Summarize the text below about a four-dimensional topological insulator in two sentences.

» Document segment
========

Abstract
The classification of topological insulators predicts the existence of high-dimensional topological phases that cannot occur in real materials, as these are limited to three or fewer spatial dimensions. We use electric circuits to experimentally implement a four-dimensional (4D) topological lattice. The lattice dimensionality is established by circuit connections, and not by mapping to a lower-dimensional system. On the lattice’s three-dimensional surface, we observe topological surface states that are associated with a nonzero second Chern number but vanishing first Chern numbers. The 4D lattice belongs to symmetry class AI, which refers to time-reversal-invariant and spinless systems with no special spatial symmetry. Class AI is topologically trivial in one to three spatial dimensions, so 4D is the lowest possible dimension for achieving a topological insulator in this class. This work paves the way to the use of electric circuits for exploring high-dimensional topological models.
Subject terms: Quantum Hall, Topological insulators
Higher-dimensional topological phases are predicted but cannot be realised in real materials as they are limited to three or fewer dimensions. Here, Wang et al. realise a four-dimensional topological insulator associated with a nonzero second Chern number using electric circuits.
Introduction
Topological insulators are materials that are insulating in the bulk but host surface states protected by nontrivial topological features of their bulk bandstructures1,2. They are classified according to symmetry and dimensionality3–7, with each class having distinct and interesting properties. The celebrated two-dimensional Quantum Hall (2DQH) phase8, for instance, has topological edge states that travel unidirectionally on the one-dimensional (1D) edge, whereas three-dimensional (3D) topological insulators based on spin-orbit coupling have surface states that act like massless 2D Dirac particles. The classification of topological insulators contains hypothetical high-dimensional phases3 that cannot be realised with real materials, since electrons only move in one, two, or three spatial dimensions. These include several types of four-dimensional Quantum Hall (4DQH) phases, which are characterised by a 4D topological invariant called the second Chern number and exhibit a much richer phenomenology than the 2DQH phase9–12. In recent years, topological phases have been implemented in a range of engineered systems including cold atom lattices13, photonic structures14, acoustic and mechanical resonators15,16, and electric circuits17–28. Some of these platforms can realise lattices that are hard to achieve in real materials, raising the intriguing prospect of using them to create high-dimensional topological insulators. Although there have been demonstrations of topological pumps that map 4D topological lattice states onto lower-dimensional systems29–32, there has been no experimental realisation of a 4D topological insulator with protected surface states on a 3D surface.

========

» Available data
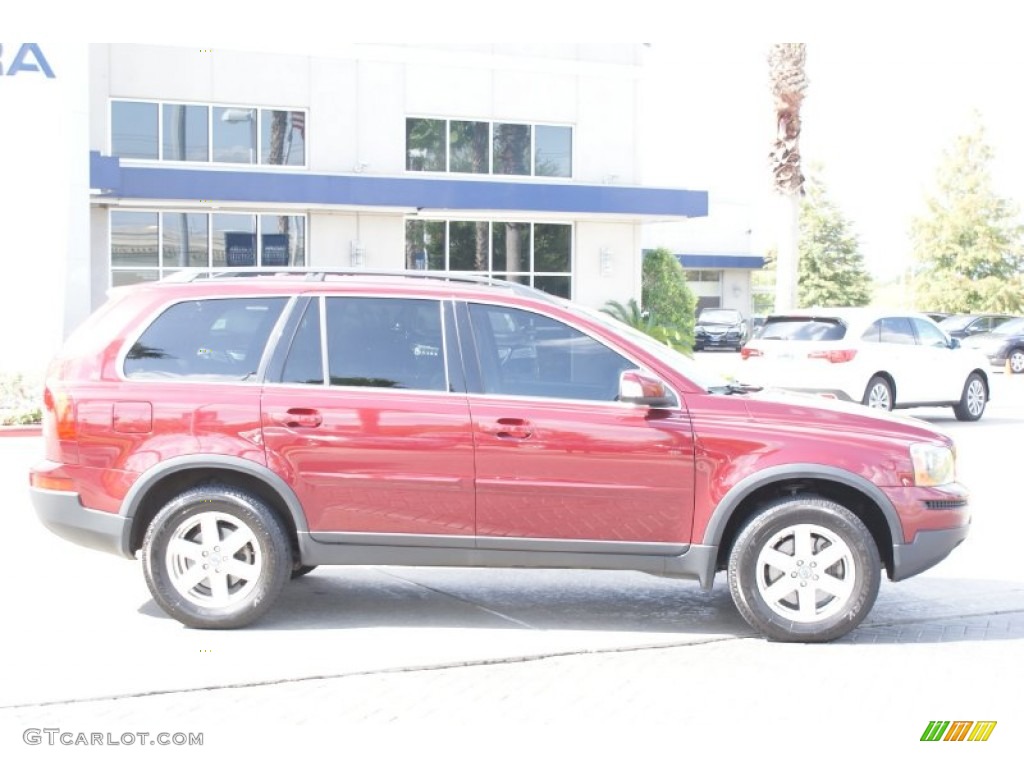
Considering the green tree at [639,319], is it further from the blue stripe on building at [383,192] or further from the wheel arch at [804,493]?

========

» Exercise output
The classification of topological insulators predicts high-dimensional phases that real materials cannot host, because those materials are limited to three or fewer spatial dimensions, and no 4D topological insulator with protected surface states on a 3D surface had previously been realized experimentally. Using electric circuits, this work implements a 4D topological lattice in symmetry class AI whose 3D surface shows topological surface states associated with a nonzero second Chern number but vanishing first Chern numbers.